# WHAT THE TASK REQUIRES
Each record that follows should be repeated exactly, minus any images.

# WORKING DATA
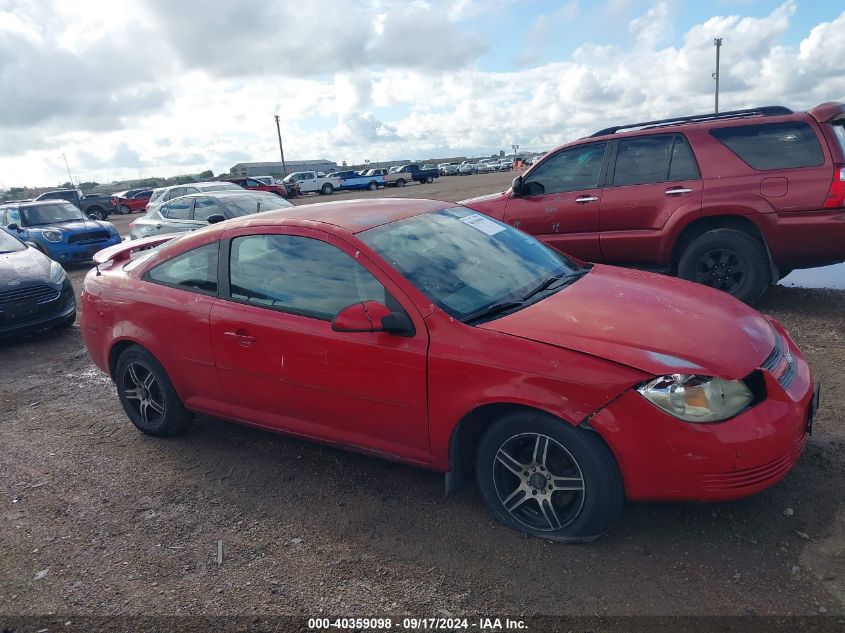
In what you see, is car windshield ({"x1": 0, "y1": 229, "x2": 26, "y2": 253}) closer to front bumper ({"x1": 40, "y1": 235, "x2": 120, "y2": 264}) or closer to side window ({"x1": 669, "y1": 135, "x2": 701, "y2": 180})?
front bumper ({"x1": 40, "y1": 235, "x2": 120, "y2": 264})

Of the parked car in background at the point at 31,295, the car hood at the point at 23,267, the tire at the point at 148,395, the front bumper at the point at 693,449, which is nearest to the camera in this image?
the front bumper at the point at 693,449

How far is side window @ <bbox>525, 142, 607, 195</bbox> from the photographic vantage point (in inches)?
273

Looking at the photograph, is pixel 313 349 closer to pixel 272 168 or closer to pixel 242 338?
pixel 242 338

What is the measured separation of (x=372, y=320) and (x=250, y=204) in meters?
8.03

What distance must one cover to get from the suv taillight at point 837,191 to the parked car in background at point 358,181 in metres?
40.9

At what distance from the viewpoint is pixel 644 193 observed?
6559 millimetres

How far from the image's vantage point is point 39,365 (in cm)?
669

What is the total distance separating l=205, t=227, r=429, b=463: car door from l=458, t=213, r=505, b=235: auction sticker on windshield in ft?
3.33

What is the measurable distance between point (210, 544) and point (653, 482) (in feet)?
7.14

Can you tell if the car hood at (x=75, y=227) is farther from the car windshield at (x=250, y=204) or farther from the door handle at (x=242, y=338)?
the door handle at (x=242, y=338)

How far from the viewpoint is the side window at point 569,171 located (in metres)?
6.93

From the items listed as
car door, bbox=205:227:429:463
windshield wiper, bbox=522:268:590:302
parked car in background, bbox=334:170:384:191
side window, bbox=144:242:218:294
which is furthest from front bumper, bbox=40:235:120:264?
parked car in background, bbox=334:170:384:191

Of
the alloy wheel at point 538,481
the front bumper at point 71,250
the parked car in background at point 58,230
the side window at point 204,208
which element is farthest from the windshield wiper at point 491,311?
the front bumper at point 71,250

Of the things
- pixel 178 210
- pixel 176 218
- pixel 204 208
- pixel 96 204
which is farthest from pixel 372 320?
pixel 96 204
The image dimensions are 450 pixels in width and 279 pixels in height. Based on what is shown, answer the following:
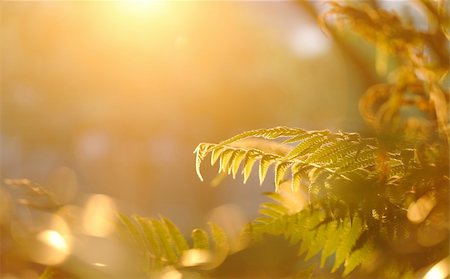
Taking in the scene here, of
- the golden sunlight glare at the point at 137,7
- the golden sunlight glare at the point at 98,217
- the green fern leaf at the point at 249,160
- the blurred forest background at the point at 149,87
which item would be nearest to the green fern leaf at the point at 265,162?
the green fern leaf at the point at 249,160

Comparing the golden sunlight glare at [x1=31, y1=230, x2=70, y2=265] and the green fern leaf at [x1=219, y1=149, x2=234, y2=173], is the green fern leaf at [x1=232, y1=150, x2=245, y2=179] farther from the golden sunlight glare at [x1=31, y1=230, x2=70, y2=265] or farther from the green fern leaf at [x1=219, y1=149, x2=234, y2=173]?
the golden sunlight glare at [x1=31, y1=230, x2=70, y2=265]

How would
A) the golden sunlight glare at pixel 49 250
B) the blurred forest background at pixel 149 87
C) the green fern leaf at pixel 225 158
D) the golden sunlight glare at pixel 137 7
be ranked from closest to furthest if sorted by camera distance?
the golden sunlight glare at pixel 49 250 < the green fern leaf at pixel 225 158 < the golden sunlight glare at pixel 137 7 < the blurred forest background at pixel 149 87

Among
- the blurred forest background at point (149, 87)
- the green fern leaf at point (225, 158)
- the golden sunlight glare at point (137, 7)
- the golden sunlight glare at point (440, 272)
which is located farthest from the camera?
the blurred forest background at point (149, 87)

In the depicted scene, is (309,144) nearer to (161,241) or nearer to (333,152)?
(333,152)

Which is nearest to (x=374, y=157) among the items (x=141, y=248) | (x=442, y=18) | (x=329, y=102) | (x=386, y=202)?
(x=386, y=202)

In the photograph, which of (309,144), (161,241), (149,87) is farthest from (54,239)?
(149,87)

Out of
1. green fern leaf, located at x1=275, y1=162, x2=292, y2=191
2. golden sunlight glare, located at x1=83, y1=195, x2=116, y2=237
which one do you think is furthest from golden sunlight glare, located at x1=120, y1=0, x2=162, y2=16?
green fern leaf, located at x1=275, y1=162, x2=292, y2=191

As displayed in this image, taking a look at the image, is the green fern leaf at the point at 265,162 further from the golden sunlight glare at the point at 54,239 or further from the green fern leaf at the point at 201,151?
the golden sunlight glare at the point at 54,239
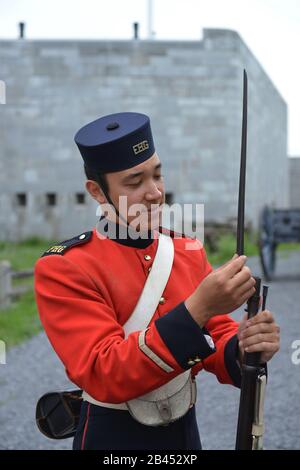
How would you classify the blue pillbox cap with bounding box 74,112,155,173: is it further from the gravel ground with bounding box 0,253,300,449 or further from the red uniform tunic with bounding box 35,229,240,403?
the gravel ground with bounding box 0,253,300,449

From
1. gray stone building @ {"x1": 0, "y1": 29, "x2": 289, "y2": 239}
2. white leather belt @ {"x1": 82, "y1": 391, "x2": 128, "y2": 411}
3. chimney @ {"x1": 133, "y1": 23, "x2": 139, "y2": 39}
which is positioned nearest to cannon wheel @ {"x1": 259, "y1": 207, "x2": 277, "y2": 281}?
gray stone building @ {"x1": 0, "y1": 29, "x2": 289, "y2": 239}

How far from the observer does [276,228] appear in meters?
11.5

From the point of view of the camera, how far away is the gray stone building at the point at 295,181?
32.0 meters

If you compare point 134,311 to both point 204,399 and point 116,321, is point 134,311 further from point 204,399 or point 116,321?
point 204,399

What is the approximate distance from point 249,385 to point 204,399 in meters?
3.63

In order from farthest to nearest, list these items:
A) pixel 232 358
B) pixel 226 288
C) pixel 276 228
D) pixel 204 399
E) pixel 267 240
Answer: pixel 276 228 → pixel 267 240 → pixel 204 399 → pixel 232 358 → pixel 226 288

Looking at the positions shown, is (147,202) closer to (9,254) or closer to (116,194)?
(116,194)

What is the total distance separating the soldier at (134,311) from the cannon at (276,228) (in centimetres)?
934

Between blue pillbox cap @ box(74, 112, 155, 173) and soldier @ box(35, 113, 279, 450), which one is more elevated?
blue pillbox cap @ box(74, 112, 155, 173)

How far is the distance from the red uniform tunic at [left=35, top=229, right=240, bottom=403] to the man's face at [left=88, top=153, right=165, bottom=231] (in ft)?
0.40

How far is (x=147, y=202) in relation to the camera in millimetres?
1939

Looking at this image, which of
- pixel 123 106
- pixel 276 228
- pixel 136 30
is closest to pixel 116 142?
pixel 276 228

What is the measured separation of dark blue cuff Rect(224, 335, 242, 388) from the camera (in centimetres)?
200

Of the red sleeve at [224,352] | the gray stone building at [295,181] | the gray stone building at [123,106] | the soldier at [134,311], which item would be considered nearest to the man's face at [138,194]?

# ANSWER TO THE EXERCISE
In what you see, is car windshield ({"x1": 0, "y1": 229, "x2": 26, "y2": 253}) closer to front bumper ({"x1": 40, "y1": 235, "x2": 120, "y2": 264}) or closer to side window ({"x1": 669, "y1": 135, "x2": 701, "y2": 180})?
front bumper ({"x1": 40, "y1": 235, "x2": 120, "y2": 264})

Of the parked car in background at the point at 31,295, the car hood at the point at 23,267, the tire at the point at 148,395, the front bumper at the point at 693,449, which is nearest to the camera in this image?
the front bumper at the point at 693,449

How far is side window @ <bbox>525, 142, 607, 195</bbox> from the photographic vantage point (in inches)?
273

Looking at the photograph, is pixel 313 349 closer to pixel 272 168 or closer to pixel 242 338?
pixel 242 338

What is the measured separation of (x=372, y=320) and (x=250, y=204) in meters?
8.03

What distance must one cover to get from the suv taillight at point 837,191 to the parked car in background at point 358,181 in metres?
40.9

At what distance from the viewpoint is pixel 644 193 observed?
6559 millimetres

How far from the image's vantage point is point 39,365 (in cm)?
669

What is the total distance separating l=205, t=227, r=429, b=463: car door from l=458, t=213, r=505, b=235: auction sticker on windshield in ft?
3.33

What is the measurable distance between point (210, 544) and point (653, 482) (in feet)?
7.14

Can you tell if the car hood at (x=75, y=227) is farther from the car windshield at (x=250, y=204) or farther from the door handle at (x=242, y=338)?
the door handle at (x=242, y=338)

How far from the viewpoint is the side window at point 569,171 located (in metres)?
6.93

From the items listed as
car door, bbox=205:227:429:463
windshield wiper, bbox=522:268:590:302
parked car in background, bbox=334:170:384:191
side window, bbox=144:242:218:294
which is furthest from front bumper, bbox=40:235:120:264?
parked car in background, bbox=334:170:384:191

Of
the alloy wheel at point 538,481
the front bumper at point 71,250
the parked car in background at point 58,230
the side window at point 204,208
which element is farthest from the windshield wiper at point 491,311?
the front bumper at point 71,250

Of the things
- pixel 178 210
- pixel 176 218
- pixel 204 208
- pixel 96 204
which is farthest from pixel 372 320?
pixel 96 204
The image dimensions are 450 pixels in width and 279 pixels in height. Based on what is shown, answer the following:
Taking in the scene here, of
- the golden sunlight glare at the point at 137,7
- the golden sunlight glare at the point at 98,217
- the green fern leaf at the point at 249,160
- the blurred forest background at the point at 149,87
which item would be nearest to the green fern leaf at the point at 265,162?
the green fern leaf at the point at 249,160

Comparing the golden sunlight glare at [x1=31, y1=230, x2=70, y2=265] and the green fern leaf at [x1=219, y1=149, x2=234, y2=173], is the green fern leaf at [x1=232, y1=150, x2=245, y2=179] farther from the golden sunlight glare at [x1=31, y1=230, x2=70, y2=265] or farther from the green fern leaf at [x1=219, y1=149, x2=234, y2=173]?
the golden sunlight glare at [x1=31, y1=230, x2=70, y2=265]

How would
A) the golden sunlight glare at pixel 49 250
B) the blurred forest background at pixel 149 87
C) the green fern leaf at pixel 225 158
D) the golden sunlight glare at pixel 137 7
be ranked from closest to furthest if sorted by camera distance?
the golden sunlight glare at pixel 49 250 < the green fern leaf at pixel 225 158 < the golden sunlight glare at pixel 137 7 < the blurred forest background at pixel 149 87

Among
- the blurred forest background at point (149, 87)
- the green fern leaf at point (225, 158)
- the golden sunlight glare at point (137, 7)
- the golden sunlight glare at point (440, 272)
which is located farthest from the camera?
the blurred forest background at point (149, 87)

In the depicted scene, is (309,144) nearer to (161,241) or nearer to (333,152)?
(333,152)

Which is nearest to (x=374, y=157) among the items (x=141, y=248) | (x=442, y=18) | (x=329, y=102) | (x=386, y=202)?
(x=386, y=202)

In the photograph, which of (309,144), (161,241), (149,87) is farthest from (54,239)?
(149,87)

Out of
1. green fern leaf, located at x1=275, y1=162, x2=292, y2=191
2. golden sunlight glare, located at x1=83, y1=195, x2=116, y2=237
which one do you think is furthest from golden sunlight glare, located at x1=120, y1=0, x2=162, y2=16?
green fern leaf, located at x1=275, y1=162, x2=292, y2=191

As displayed in this image, taking a look at the image, is the green fern leaf at the point at 265,162 further from the golden sunlight glare at the point at 54,239 or further from the green fern leaf at the point at 201,151?
the golden sunlight glare at the point at 54,239
How would you classify the blue pillbox cap with bounding box 74,112,155,173: is it further from the gravel ground with bounding box 0,253,300,449 or further from the red uniform tunic with bounding box 35,229,240,403?
the gravel ground with bounding box 0,253,300,449

From
1. gray stone building @ {"x1": 0, "y1": 29, "x2": 289, "y2": 239}
2. white leather belt @ {"x1": 82, "y1": 391, "x2": 128, "y2": 411}
3. chimney @ {"x1": 133, "y1": 23, "x2": 139, "y2": 39}
which is positioned nearest to cannon wheel @ {"x1": 259, "y1": 207, "x2": 277, "y2": 281}?
gray stone building @ {"x1": 0, "y1": 29, "x2": 289, "y2": 239}

How far from the observer does [276,228] appear in meters?
11.5

From the point of view of the camera, how far away is the gray stone building at the point at 295,181?
32.0 meters

If you compare point 134,311 to both point 204,399 and point 116,321, is point 134,311 further from point 204,399 or point 116,321?
point 204,399

What is the approximate distance from point 249,385 to point 204,399 in meters?
3.63

In order from farthest to nearest, list these items:
A) pixel 232 358
B) pixel 226 288
C) pixel 276 228
D) pixel 204 399
E) pixel 267 240
Answer: pixel 276 228 → pixel 267 240 → pixel 204 399 → pixel 232 358 → pixel 226 288

Looking at the positions shown, is (147,202) closer to (9,254) or closer to (116,194)?
(116,194)

What is the total distance separating the soldier at (134,311) from the cannon at (276,228) (in centimetres)?
934

Between blue pillbox cap @ box(74, 112, 155, 173) and soldier @ box(35, 113, 279, 450), which one is more elevated?
blue pillbox cap @ box(74, 112, 155, 173)

How far is the distance from the red uniform tunic at [left=35, top=229, right=240, bottom=403] to the man's face at [left=88, top=153, right=165, bottom=231] (in ft)?
0.40

How far is (x=147, y=202) in relation to the camera in millimetres?
1939

Looking at this image, which of
- pixel 123 106
- pixel 276 228
- pixel 136 30
is closest to pixel 116 142?
pixel 276 228

What is the measured separation of dark blue cuff Rect(224, 335, 242, 388) from the camera (in centimetres)?
200

Of the red sleeve at [224,352] | the gray stone building at [295,181] | the gray stone building at [123,106] | the soldier at [134,311], which item would be considered nearest to the man's face at [138,194]?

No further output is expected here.